The assembled group represented a range of performing and visual Arts, alongside local councillors, parents of young dancers and others whose primary motivation is care for Rochdale. Gemma opened the meeting with a passionate argument for the creation of a purpose built arts centre with a theatre right in the middle of town to replace the much derided ‘black box’.

“A special space, an arts centre with purpose built theatre, café and cinema; a modern structure, across from award-winning Number One Riverside,” she proposed, “next to the opened up river and Metrolink. People need to go to the theatre to make them smile”.

 Gemma can count Anna Friel in her growing army of support. In her letter to Gemma, Anna remembers, “In my teens in Rochdale, I had to traipse off to Oldham Theatre Workshop, an institution which has produced many well-known actors and actresses. Oldham saw the wisdom of investing in its artistic future and provided a forum for youngsters from all backgrounds; a happy alternative to hanging around street corners or sitting in front of a computer screen.”

 Anna was echoed in an all cross the arts interview, with young a Rochdale actor. Josh Townsend, thirteen, has been pursuing his passion for acting since he was eight and told us he has to travel to Rawtenstall and Oldham to gain the performance experience he needs.

 A similar story was also recounted at the meeting by the mother of a dancer who has to travel out of Rochdale to give her daughter the experience she needs to develop her career.

 John Farrington of Rochdale’s Leaky Shed Films explained how he had managed to put together a ‘no budget’ film shot in Rochdale with tremendous goodwill and support from local businesses and RMBC. The film, And She Cried, is to have its Premiere at the Odeon, Sandbrook Park in May but John suggested even more could be achieved if Rochdale had arts space for rehearsal, filming, editing and screening, as well as sprung floors and workshop space.

 Writer and broadcaster Melvyn Bragg, recently interviewed in the New Statesman, backed up Tony Hall’s aim to “…put the Arts at the centre of the BBC” pointing out that nationally the creative arts industries employ 2 million highly skilled people and amount to 8% of GDP.

 Similar local benefits from Gemma’s proposal, of employment and training opportunities for young people, seem self-evident.

 Doris Abdul gave a moving and stimulating contribution to the meeting when she told how she had danced as a young girl at the Theatre Royal in Rochdale on the evening of Tuesday, 23 November 1954; in the early hours of the following morning it was destroyed by fire.

“I have been waiting ever since to dance in a theatre in Rochdale,” she said.

 The Theatre Royal had stood at Town Meadows for seventy years and the show at the time of the fire starred Tessie O'Shea and The Great Semprini.
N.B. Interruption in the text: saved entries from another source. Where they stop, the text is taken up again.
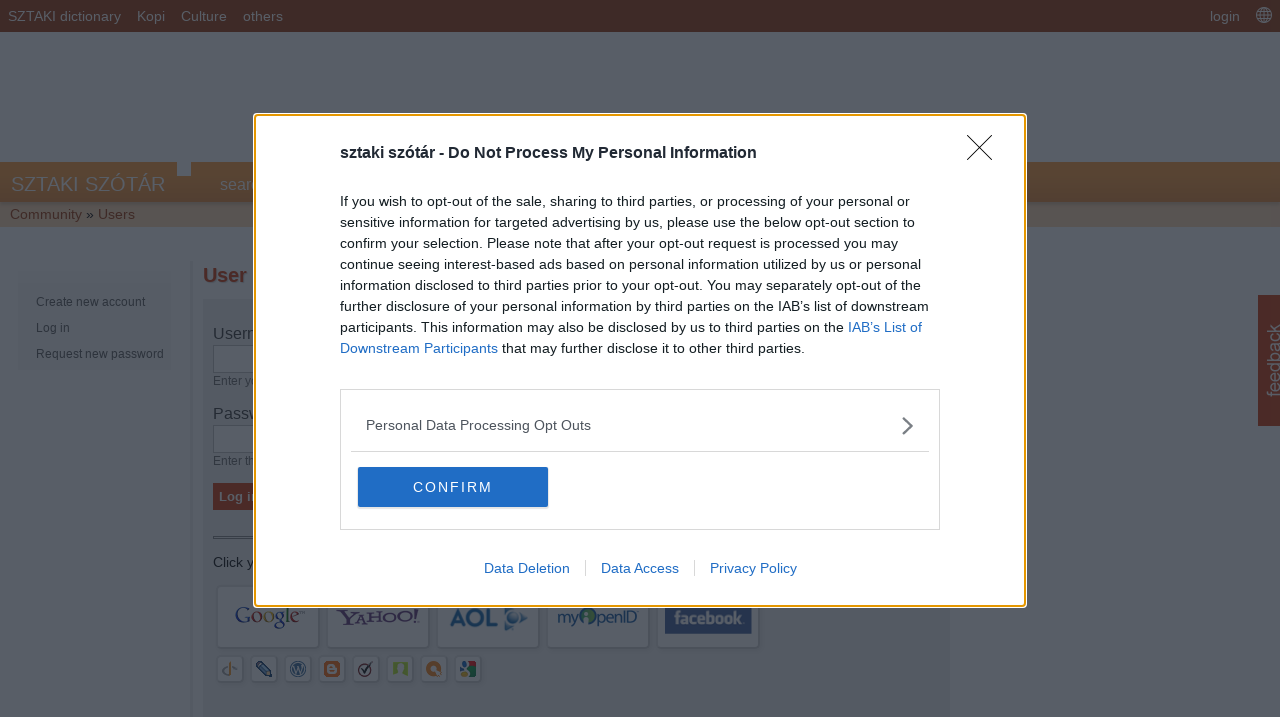

--- FILE ---
content_type: text/html; charset=utf-8
request_url: https://www.google.com/recaptcha/api2/aframe
body_size: 268
content:
<!DOCTYPE HTML><html><head><meta http-equiv="content-type" content="text/html; charset=UTF-8"></head><body><script nonce="v27YOj_bCk1yz5_7nT1Xrg">/** Anti-fraud and anti-abuse applications only. See google.com/recaptcha */ try{var clients={'sodar':'https://pagead2.googlesyndication.com/pagead/sodar?'};window.addEventListener("message",function(a){try{if(a.source===window.parent){var b=JSON.parse(a.data);var c=clients[b['id']];if(c){var d=document.createElement('img');d.src=c+b['params']+'&rc='+(localStorage.getItem("rc::a")?sessionStorage.getItem("rc::b"):"");window.document.body.appendChild(d);sessionStorage.setItem("rc::e",parseInt(sessionStorage.getItem("rc::e")||0)+1);localStorage.setItem("rc::h",'1763979533468');}}}catch(b){}});window.parent.postMessage("_grecaptcha_ready", "*");}catch(b){}</script></body></html>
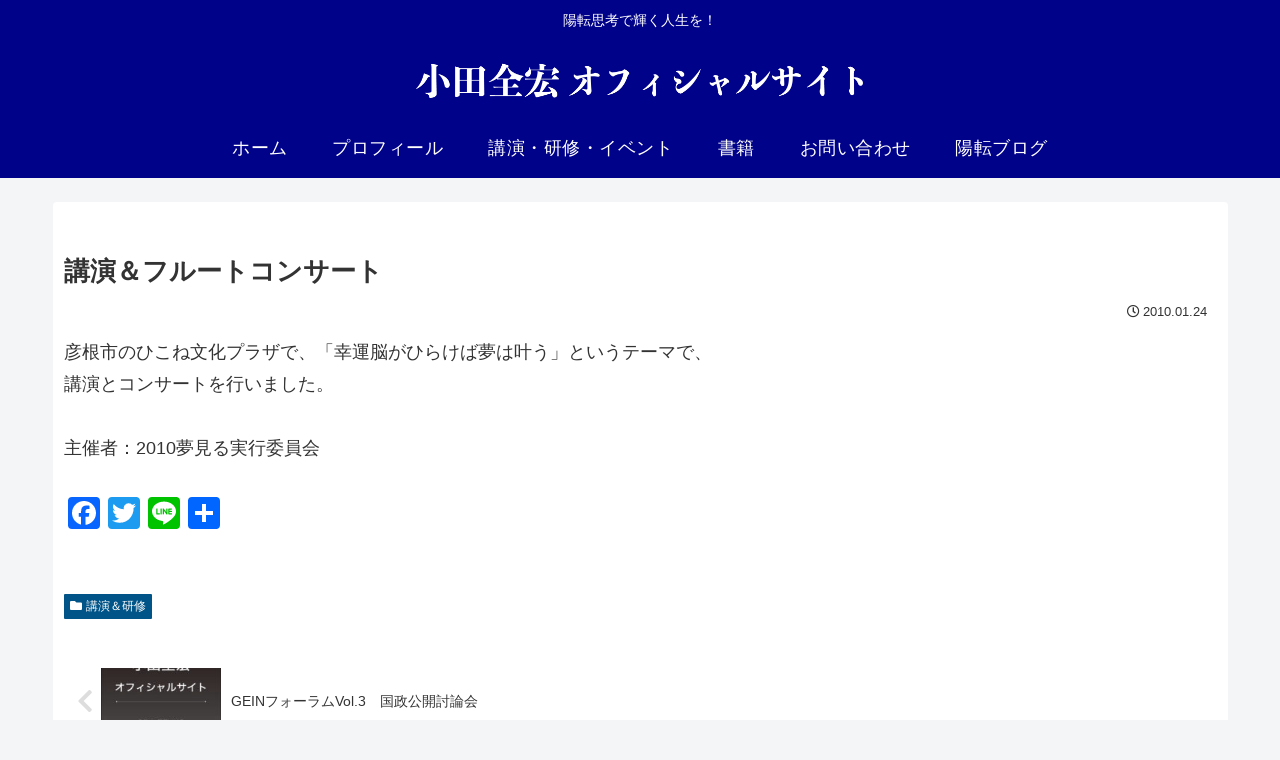

--- FILE ---
content_type: text/css
request_url: https://odazenko.jp/wp-content/themes/cocoon-child-master/style.css?ver=6.9&fver=20250331124655
body_size: 1892
content:
@charset "UTF-8";

/*!
Theme Name: Cocoon Child
Description: Cocoon専用の子テーマ
Theme URI: https://wp-cocoon.com/
Author: わいひら
Author URI: https://nelog.jp/
Template:   cocoon-master
Version:    1.1.3
*/

/************************************
** 子テーマ用のスタイルを書く
************************************/
/*必要ならばここにコードを書く*/


.main{
    background-color: #ffffff;
}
 Gracie Fields was one of the first to visit the burned down theatre and said she was heartbroken to see the destruction of the venue where she had given so many great performances.

 The Rochdale Observer reported at the time that “the future of theatre in Rochdale hangs in the balance”. Sixty years later it still does!

 With the establishment of a ten-strong committee and growing support from the arts community and people of Rochdale, Gemma’s theatre project is certainly gaining momentum.